#### [Written instruction]
Copy the entries below verbatim, starting at the line with "As represented in" and continuing through the final line of the entries, both ends included.

[Collected data entries]
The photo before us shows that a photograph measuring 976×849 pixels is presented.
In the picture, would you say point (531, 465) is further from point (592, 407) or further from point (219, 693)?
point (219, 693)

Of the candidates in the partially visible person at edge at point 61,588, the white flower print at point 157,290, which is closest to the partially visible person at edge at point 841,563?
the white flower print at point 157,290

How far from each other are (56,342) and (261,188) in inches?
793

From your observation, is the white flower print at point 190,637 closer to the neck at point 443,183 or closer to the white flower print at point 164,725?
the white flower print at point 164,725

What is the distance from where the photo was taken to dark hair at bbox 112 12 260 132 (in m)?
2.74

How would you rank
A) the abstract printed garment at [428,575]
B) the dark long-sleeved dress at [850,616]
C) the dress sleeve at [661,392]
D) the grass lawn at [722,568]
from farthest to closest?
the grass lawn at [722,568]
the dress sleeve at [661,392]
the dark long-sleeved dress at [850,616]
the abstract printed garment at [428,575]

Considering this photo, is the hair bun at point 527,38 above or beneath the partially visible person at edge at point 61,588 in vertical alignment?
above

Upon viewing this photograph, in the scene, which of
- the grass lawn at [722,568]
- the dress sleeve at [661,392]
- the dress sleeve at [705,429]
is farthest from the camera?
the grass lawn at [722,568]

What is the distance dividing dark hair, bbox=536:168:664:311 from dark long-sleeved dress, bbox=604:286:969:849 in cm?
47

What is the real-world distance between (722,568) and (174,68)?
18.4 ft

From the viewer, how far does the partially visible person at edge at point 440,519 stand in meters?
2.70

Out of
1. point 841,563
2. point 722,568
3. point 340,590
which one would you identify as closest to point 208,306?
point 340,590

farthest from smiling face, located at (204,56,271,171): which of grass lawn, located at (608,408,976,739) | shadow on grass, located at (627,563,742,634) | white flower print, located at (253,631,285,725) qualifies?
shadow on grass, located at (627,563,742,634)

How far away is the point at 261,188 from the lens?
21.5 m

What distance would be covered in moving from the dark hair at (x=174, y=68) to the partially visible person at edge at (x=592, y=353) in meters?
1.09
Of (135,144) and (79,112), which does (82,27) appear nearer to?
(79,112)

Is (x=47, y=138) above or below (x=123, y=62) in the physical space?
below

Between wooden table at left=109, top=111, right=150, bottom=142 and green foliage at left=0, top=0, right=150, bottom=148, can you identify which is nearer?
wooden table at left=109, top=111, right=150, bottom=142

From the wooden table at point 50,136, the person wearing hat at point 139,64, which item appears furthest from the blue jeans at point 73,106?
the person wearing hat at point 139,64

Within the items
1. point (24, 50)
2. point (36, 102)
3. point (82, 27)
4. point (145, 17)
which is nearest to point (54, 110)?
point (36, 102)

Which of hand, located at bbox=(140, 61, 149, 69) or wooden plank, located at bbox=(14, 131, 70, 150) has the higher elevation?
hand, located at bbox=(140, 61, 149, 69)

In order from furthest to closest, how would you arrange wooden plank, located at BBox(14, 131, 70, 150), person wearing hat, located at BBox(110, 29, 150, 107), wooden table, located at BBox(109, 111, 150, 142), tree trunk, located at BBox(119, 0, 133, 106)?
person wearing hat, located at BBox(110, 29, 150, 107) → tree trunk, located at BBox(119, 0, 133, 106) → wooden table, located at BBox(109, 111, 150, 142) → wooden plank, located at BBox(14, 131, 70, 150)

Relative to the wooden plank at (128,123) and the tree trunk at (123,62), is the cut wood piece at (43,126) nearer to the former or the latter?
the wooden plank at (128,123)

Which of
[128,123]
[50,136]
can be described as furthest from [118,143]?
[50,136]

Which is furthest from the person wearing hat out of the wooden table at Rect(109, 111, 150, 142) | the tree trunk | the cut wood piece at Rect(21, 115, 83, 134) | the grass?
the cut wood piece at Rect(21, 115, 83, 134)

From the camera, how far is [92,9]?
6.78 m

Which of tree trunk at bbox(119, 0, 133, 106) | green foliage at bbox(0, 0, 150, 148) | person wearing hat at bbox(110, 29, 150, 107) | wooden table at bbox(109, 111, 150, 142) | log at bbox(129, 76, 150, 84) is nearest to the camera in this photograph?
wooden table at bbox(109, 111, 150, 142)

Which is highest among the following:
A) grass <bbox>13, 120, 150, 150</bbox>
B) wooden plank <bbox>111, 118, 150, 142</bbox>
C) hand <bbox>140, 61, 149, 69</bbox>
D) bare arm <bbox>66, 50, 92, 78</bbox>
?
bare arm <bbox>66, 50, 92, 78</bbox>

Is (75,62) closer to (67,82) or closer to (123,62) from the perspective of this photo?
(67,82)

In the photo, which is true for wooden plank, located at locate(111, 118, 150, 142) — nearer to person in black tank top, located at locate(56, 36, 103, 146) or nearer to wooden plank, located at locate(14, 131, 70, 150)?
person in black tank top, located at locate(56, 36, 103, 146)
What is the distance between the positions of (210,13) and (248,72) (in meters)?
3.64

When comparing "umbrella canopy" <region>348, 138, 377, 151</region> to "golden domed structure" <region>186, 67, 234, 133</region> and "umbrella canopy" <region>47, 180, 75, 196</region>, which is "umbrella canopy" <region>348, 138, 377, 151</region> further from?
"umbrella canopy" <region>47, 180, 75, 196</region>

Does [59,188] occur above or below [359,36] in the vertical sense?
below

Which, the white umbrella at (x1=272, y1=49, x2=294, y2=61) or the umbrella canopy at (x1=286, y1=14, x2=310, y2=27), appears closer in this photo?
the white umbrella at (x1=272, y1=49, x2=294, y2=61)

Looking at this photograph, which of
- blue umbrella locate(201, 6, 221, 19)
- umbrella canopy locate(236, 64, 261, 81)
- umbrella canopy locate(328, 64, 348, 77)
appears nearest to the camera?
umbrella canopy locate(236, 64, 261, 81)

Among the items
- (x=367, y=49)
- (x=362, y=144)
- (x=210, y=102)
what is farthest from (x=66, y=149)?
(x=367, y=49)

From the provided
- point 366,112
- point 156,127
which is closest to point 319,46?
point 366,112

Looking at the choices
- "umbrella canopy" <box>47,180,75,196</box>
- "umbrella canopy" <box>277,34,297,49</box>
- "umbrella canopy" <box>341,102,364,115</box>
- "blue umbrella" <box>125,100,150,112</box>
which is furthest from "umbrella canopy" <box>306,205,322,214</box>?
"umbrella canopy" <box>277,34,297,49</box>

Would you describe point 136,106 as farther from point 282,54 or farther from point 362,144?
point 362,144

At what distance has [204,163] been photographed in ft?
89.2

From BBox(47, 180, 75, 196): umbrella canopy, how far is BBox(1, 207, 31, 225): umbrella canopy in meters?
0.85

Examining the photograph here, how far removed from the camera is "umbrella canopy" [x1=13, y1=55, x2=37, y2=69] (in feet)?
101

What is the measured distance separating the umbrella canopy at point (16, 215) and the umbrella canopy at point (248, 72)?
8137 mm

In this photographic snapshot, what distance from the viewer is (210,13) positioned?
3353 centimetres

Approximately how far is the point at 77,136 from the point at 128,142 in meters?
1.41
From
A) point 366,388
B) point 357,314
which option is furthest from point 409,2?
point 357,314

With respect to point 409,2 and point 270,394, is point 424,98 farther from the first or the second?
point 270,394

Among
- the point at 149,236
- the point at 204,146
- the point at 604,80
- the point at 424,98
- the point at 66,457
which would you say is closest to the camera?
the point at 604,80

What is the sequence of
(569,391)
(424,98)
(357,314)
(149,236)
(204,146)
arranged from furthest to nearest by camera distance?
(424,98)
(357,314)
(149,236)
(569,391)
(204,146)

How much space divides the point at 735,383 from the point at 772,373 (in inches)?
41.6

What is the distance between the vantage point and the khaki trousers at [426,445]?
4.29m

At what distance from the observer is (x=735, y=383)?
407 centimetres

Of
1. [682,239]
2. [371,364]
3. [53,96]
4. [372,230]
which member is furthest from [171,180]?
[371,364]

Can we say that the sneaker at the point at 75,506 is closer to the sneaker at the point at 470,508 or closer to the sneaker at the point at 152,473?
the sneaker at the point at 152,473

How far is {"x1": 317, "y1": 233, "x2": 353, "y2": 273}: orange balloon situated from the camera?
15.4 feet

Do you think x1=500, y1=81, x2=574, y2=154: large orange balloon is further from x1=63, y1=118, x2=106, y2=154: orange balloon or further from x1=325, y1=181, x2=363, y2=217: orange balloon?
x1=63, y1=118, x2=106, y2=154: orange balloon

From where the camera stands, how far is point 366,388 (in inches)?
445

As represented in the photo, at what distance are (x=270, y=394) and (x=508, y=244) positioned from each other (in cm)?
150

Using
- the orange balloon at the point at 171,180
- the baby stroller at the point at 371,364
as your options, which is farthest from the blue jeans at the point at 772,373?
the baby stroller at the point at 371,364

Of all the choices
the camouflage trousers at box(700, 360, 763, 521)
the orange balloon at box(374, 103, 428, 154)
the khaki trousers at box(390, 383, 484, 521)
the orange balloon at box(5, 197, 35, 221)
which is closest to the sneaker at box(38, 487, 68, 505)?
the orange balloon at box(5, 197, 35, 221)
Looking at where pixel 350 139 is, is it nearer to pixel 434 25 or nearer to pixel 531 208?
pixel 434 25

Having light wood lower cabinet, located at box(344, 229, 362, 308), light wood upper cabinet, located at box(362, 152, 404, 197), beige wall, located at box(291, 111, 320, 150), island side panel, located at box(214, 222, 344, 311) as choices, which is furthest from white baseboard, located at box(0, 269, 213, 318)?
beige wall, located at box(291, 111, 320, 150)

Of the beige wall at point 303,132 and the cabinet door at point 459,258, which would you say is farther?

#### [Full solution]
As represented in the photo, at what distance are (x=270, y=394) and (x=508, y=244) positioned from each other (in cm)?
150

Using
- the orange balloon at the point at 171,180
- the baby stroller at the point at 371,364
as your options, which is farthest from the blue jeans at the point at 772,373?
the baby stroller at the point at 371,364

Of all the choices
the camouflage trousers at box(700, 360, 763, 521)
the orange balloon at box(374, 103, 428, 154)
the khaki trousers at box(390, 383, 484, 521)
the orange balloon at box(5, 197, 35, 221)
which is closest to the sneaker at box(38, 487, 68, 505)?
the orange balloon at box(5, 197, 35, 221)
Looking at where pixel 350 139 is, is it nearer to pixel 434 25 or nearer to pixel 531 208?
pixel 434 25

Having light wood lower cabinet, located at box(344, 229, 362, 308), light wood upper cabinet, located at box(362, 152, 404, 197), beige wall, located at box(291, 111, 320, 150), island side panel, located at box(214, 222, 344, 311) as choices, which is furthest from white baseboard, located at box(0, 269, 213, 318)?
beige wall, located at box(291, 111, 320, 150)

Of the beige wall at point 303,132 and the cabinet door at point 459,258, which would you say is farther?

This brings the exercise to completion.